*** Reading passage

A practical guide to thinking in probabilities instead of certainties — the single most important skill for making better decisions under uncertainty. Covers Bayesian reasoning, calibration, base rates, expected value, and practical exercises.
- Why Probabilistic Thinking?
- Core Concepts
- Practical Applications
- Common Probability Mistakes
- Exercises
- Resources
- License
The world is uncertain. Yet most people think in black and white: "It will work" or "It won't work." "The market will go up" or "The market will go down."
Probabilistic thinkers say: "There's a 70% chance it will work, a 20% chance of partial success, and a 10% chance of failure. Given those probabilities, the expected value is positive."
This matters because:
- Better calibration — You're less often surprised
- Better decisions — Expected value beats gut feeling
- Less overconfidence — You acknowledge what you don't know
- Better communication — "I'm 80% confident" is more useful than "I think so"
- Faster updating — New information adjusts your probabilities, not your identity
"The test of a first-rate intelligence is the ability to hold two opposed ideas in the mind at the same time and still retain the ability to function." — F. Scott Fitzgerald
Instead of: "This project will take 3 months" Say: "There's a 50% chance it takes 2-4 months, a 90% chance it takes 1-6 months"
Instead of: "The stock is worth $50" Say: "I estimate it's worth $40-$65, with my best guess at $50"

******
*** Supplied information

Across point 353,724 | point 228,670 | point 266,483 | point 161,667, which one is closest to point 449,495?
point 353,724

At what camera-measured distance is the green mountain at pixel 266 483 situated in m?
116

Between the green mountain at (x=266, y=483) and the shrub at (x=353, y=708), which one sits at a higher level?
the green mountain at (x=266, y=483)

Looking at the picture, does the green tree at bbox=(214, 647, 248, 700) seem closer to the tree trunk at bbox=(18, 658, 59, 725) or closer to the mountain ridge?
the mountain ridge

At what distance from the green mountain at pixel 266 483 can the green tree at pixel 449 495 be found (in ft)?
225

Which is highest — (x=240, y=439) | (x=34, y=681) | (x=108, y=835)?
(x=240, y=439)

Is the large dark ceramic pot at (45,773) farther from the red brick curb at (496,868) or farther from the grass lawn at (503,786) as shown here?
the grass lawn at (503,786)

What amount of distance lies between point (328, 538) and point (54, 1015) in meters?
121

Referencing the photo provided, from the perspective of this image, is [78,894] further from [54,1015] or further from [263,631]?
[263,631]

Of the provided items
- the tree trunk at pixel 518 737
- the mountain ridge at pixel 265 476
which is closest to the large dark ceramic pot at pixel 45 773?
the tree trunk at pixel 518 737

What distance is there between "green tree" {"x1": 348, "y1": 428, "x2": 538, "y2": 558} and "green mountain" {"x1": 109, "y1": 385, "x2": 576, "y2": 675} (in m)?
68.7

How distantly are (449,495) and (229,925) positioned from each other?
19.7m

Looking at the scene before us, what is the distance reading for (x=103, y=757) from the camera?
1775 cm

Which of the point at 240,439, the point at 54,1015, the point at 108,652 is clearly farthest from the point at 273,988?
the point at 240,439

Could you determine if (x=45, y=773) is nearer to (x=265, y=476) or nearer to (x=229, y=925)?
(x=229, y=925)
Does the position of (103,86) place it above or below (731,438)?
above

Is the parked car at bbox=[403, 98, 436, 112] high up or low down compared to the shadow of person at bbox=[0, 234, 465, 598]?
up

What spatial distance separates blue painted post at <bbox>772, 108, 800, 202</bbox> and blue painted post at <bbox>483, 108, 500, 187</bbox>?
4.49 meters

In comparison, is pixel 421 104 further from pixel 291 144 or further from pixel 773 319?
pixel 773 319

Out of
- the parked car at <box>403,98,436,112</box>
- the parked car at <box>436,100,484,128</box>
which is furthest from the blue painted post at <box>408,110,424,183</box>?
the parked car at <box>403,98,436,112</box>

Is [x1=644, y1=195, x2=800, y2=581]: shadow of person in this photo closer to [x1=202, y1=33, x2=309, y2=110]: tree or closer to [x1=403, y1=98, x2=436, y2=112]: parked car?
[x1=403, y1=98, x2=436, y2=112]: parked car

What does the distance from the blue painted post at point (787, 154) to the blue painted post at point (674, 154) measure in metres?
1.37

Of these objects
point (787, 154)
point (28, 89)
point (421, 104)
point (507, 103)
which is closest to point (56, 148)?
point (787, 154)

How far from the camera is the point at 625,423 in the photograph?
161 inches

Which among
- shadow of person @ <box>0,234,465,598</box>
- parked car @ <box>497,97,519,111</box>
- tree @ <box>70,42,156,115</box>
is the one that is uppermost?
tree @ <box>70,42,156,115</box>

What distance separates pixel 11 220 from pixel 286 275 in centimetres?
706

******
*** Supplied information

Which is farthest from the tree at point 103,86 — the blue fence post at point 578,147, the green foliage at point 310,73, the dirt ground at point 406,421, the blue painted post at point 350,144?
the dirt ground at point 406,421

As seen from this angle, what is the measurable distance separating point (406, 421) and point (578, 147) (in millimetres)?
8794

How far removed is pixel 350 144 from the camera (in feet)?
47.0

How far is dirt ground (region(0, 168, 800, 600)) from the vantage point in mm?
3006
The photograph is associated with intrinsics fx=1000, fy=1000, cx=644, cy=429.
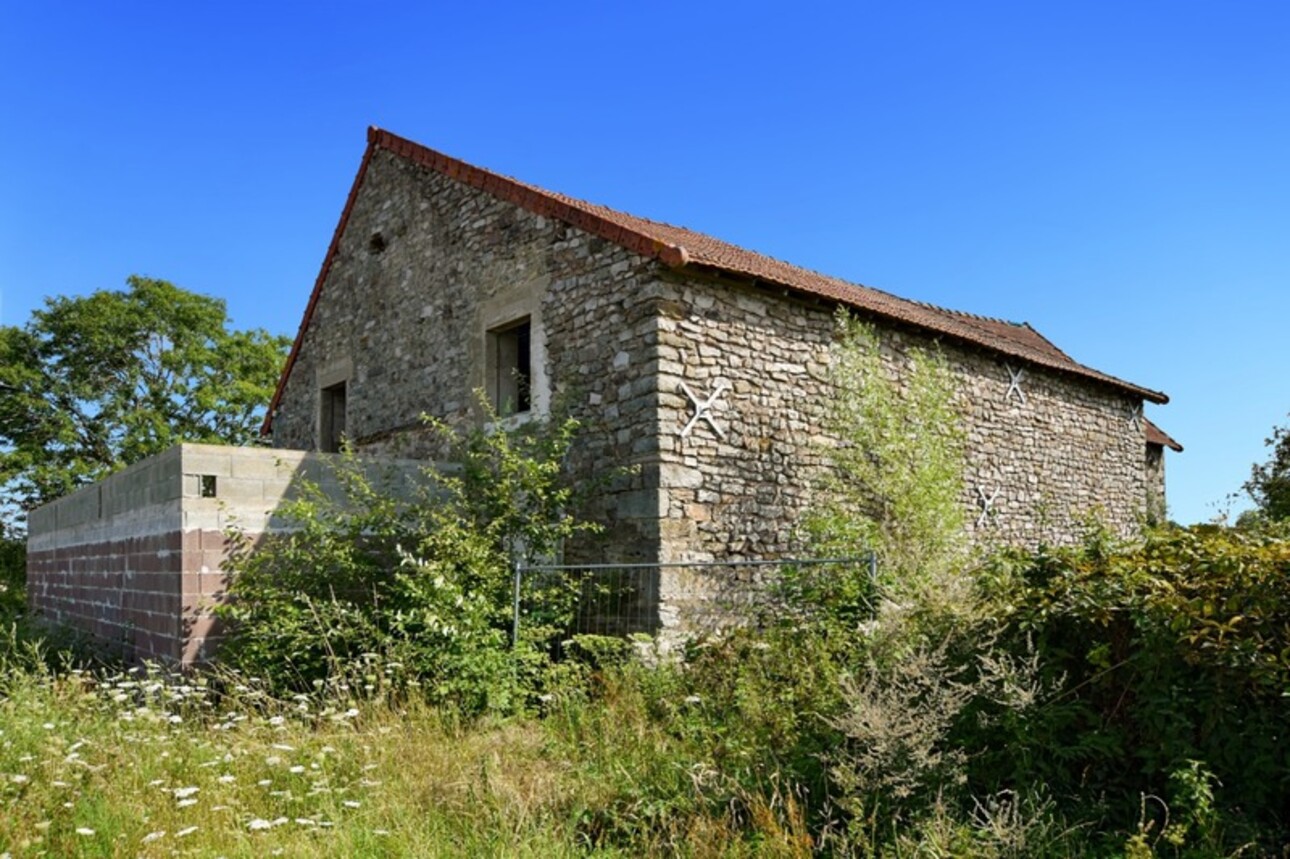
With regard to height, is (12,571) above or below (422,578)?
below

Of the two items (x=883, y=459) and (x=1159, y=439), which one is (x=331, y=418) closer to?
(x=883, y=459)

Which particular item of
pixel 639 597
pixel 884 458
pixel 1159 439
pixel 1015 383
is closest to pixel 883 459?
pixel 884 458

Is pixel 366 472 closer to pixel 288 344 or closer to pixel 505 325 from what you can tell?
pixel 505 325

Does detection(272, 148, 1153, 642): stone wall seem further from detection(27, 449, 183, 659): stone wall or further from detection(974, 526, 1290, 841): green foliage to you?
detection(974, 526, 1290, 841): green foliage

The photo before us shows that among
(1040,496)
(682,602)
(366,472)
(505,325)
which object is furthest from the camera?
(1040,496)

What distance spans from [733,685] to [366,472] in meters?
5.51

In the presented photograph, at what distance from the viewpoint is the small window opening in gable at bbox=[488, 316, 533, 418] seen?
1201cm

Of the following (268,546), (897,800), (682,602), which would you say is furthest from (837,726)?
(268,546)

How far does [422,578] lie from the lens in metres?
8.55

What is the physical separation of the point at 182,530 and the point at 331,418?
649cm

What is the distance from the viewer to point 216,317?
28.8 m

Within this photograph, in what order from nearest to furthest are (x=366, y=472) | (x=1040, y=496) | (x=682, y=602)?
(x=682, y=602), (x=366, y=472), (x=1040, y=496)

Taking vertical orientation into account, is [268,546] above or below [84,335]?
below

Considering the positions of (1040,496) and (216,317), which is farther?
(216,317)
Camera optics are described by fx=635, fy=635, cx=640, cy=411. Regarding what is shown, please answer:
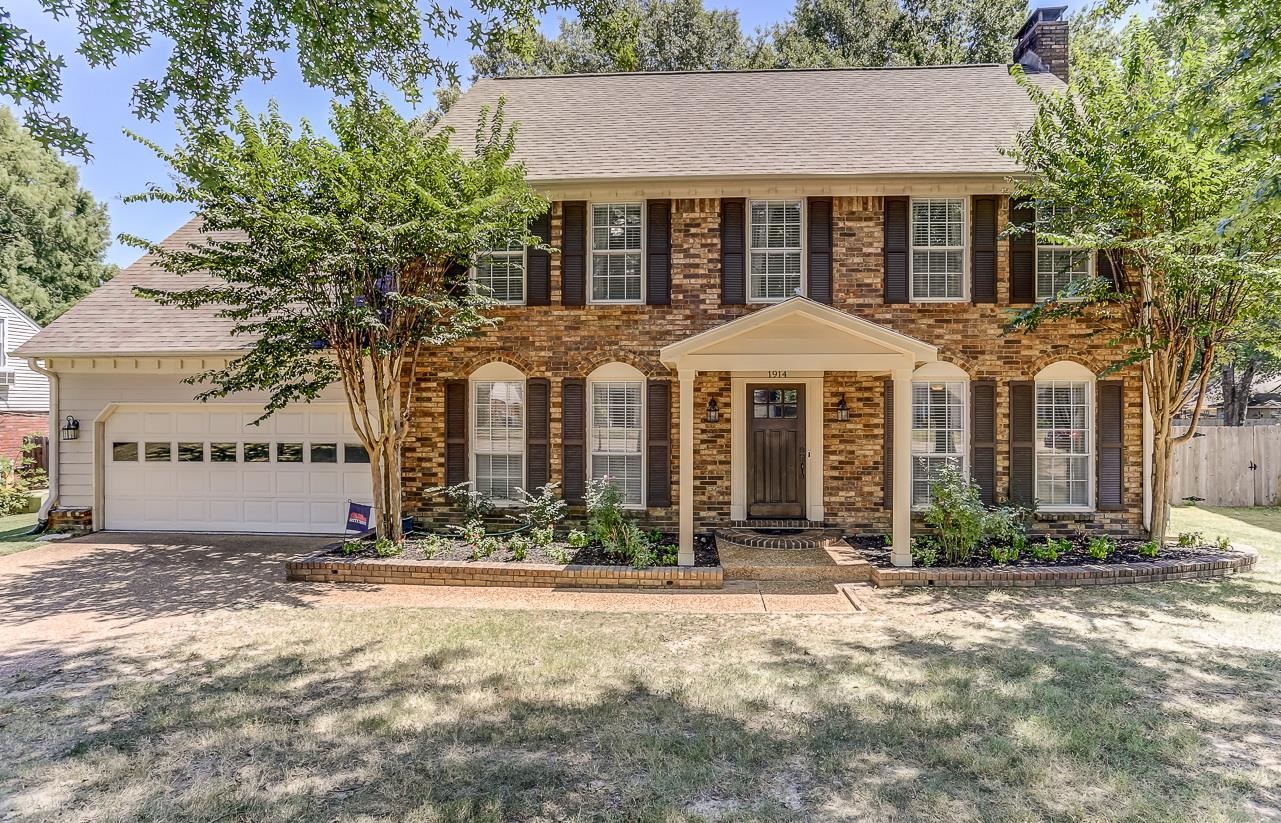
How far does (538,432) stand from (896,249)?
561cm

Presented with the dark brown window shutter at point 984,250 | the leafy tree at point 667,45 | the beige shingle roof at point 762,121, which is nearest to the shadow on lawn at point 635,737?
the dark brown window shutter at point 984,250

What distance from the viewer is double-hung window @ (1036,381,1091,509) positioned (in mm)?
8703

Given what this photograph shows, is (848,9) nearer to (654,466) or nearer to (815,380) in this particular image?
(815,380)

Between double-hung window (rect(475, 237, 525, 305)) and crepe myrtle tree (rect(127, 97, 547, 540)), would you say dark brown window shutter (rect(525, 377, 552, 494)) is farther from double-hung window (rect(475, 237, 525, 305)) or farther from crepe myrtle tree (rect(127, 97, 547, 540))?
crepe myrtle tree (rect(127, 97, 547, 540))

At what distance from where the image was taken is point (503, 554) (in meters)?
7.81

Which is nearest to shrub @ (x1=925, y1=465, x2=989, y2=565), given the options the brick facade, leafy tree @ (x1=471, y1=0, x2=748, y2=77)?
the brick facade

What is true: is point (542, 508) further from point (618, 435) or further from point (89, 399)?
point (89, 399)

******

**Problems to solve**
- A) Using the guide to probabilistic thinking, answer each question on its own line:
(i) In the guide's example, what chance of failure does a probabilistic thinker give?
(ii) To whom is the quoted line about a first-rate intelligence attributed?
(iii) What range does the guide suggest for the stock's worth, and what is the best guess?
- B) For each statement, say yes or no to whether it agrees with the guide to probabilistic thinking, and quote the words that decide it:
(i) The guide claims that expected value beats gut feeling.
(ii) The guide gives a 90% chance that the project takes 2-4 months.
(iii) The guide includes a section on common probability mistakes.

**Solution set**
- A)
(i) A 10% chance of failure.
(ii) F. Scott Fitzgerald.
(iii) $40-$65, with a best guess of $50.

- B)
(i) Yes: "Expected value beats gut feeling"
(ii) No: "There's a 50% chance it takes 2-4 months"
(iii) Yes: "Common Probability Mistakes"